▶ **Objective**
Format the rows below, from the line containing "What exact distance" through the end of the rows, as a JSON list of strings with one string per line, omitting blank lines and leaving out the pictures.

^^^^^^^^^^^^^^^^

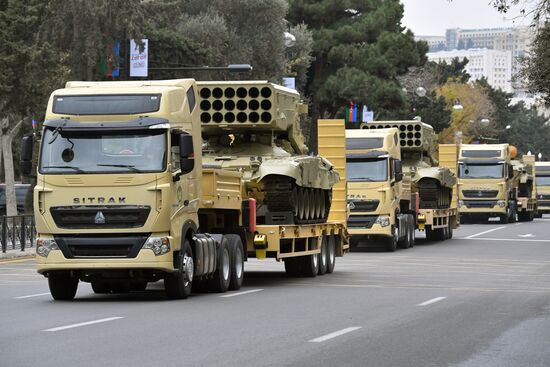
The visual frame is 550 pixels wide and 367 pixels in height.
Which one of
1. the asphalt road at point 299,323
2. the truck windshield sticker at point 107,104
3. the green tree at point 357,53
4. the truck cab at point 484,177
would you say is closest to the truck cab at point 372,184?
the asphalt road at point 299,323

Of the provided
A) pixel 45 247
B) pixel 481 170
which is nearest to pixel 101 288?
pixel 45 247

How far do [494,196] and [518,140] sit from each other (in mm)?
115980

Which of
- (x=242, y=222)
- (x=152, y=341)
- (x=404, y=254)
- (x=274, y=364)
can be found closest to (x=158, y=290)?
(x=242, y=222)

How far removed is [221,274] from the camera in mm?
23031

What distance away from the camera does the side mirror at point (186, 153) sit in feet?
67.8

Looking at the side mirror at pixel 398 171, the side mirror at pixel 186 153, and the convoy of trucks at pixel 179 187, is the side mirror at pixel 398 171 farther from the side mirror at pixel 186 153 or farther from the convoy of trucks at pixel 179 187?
the side mirror at pixel 186 153

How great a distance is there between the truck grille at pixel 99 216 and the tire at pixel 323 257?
875 centimetres

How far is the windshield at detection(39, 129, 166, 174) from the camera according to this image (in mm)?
20812

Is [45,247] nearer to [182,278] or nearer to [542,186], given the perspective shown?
[182,278]

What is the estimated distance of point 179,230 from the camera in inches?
834

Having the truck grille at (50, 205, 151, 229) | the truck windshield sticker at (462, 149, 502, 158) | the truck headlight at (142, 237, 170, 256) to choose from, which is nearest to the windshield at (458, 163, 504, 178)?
the truck windshield sticker at (462, 149, 502, 158)

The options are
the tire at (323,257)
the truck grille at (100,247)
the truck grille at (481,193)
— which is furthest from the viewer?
the truck grille at (481,193)

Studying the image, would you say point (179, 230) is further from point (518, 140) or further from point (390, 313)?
point (518, 140)

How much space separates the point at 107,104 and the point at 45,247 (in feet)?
7.69
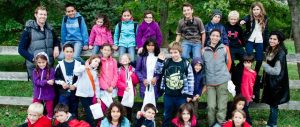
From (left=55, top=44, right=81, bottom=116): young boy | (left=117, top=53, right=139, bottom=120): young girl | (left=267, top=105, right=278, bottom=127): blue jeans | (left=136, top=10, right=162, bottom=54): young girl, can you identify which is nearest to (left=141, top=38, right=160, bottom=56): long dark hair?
(left=117, top=53, right=139, bottom=120): young girl

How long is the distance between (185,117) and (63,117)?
78.9 inches

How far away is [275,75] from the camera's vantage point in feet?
23.8

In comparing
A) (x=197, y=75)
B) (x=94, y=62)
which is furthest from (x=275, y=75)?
(x=94, y=62)

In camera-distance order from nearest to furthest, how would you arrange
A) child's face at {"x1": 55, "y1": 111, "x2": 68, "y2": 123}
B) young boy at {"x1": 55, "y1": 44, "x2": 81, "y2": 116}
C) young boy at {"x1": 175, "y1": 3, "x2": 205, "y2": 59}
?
child's face at {"x1": 55, "y1": 111, "x2": 68, "y2": 123} < young boy at {"x1": 55, "y1": 44, "x2": 81, "y2": 116} < young boy at {"x1": 175, "y1": 3, "x2": 205, "y2": 59}

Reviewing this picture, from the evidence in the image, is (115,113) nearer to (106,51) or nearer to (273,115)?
(106,51)

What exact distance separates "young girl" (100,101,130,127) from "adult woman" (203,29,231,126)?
154 cm

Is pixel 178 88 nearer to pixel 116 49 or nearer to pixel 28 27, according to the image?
pixel 116 49

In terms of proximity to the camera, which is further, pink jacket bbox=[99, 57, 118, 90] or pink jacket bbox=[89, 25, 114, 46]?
pink jacket bbox=[89, 25, 114, 46]

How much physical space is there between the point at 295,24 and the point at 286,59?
3.41 metres

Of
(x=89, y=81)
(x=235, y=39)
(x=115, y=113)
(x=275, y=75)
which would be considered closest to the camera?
(x=115, y=113)

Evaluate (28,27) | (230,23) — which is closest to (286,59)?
(230,23)

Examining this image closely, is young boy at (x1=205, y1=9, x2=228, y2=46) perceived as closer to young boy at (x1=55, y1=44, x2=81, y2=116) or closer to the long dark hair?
the long dark hair

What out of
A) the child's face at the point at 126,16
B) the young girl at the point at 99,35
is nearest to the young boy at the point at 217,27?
the child's face at the point at 126,16

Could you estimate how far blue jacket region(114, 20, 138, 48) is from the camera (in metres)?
7.84
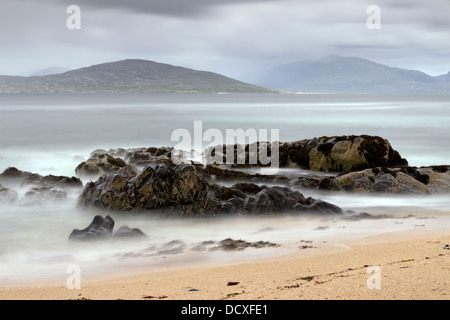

^^^^^^^^^^^^^^^^

▶ **Solution to this problem**
[
  "What exact distance separates \"young girl\" (100,101,130,127) from \"adult woman\" (203,29,231,126)?",
  "154 cm",
  "Is pixel 178 88 nearer to pixel 116 49 or nearer to pixel 28 27, according to the image?",
  "pixel 116 49",
  "In terms of proximity to the camera, which is further, pink jacket bbox=[99, 57, 118, 90] or pink jacket bbox=[89, 25, 114, 46]?",
  "pink jacket bbox=[89, 25, 114, 46]",
  "How much physical space is there between the point at 295,24 and the point at 286,59?",
  "3.41 metres",
  "Of",
  "(x=89, y=81)",
  "(x=235, y=39)",
  "(x=115, y=113)",
  "(x=275, y=75)",
  "which would be considered closest to the camera?",
  "(x=115, y=113)",
  "Evaluate (28,27) | (230,23) — which is closest to (286,59)?",
  "(230,23)",
  "Examining this image closely, is young boy at (x1=205, y1=9, x2=228, y2=46) perceived as closer to young boy at (x1=55, y1=44, x2=81, y2=116) or closer to the long dark hair?",
  "the long dark hair",
  "What out of",
  "A) the child's face at the point at 126,16",
  "B) the young girl at the point at 99,35",
  "is nearest to the young boy at the point at 217,27?",
  "the child's face at the point at 126,16",
  "Could you estimate how far blue jacket region(114, 20, 138, 48) is from the camera (in metres)?",
  "7.84"
]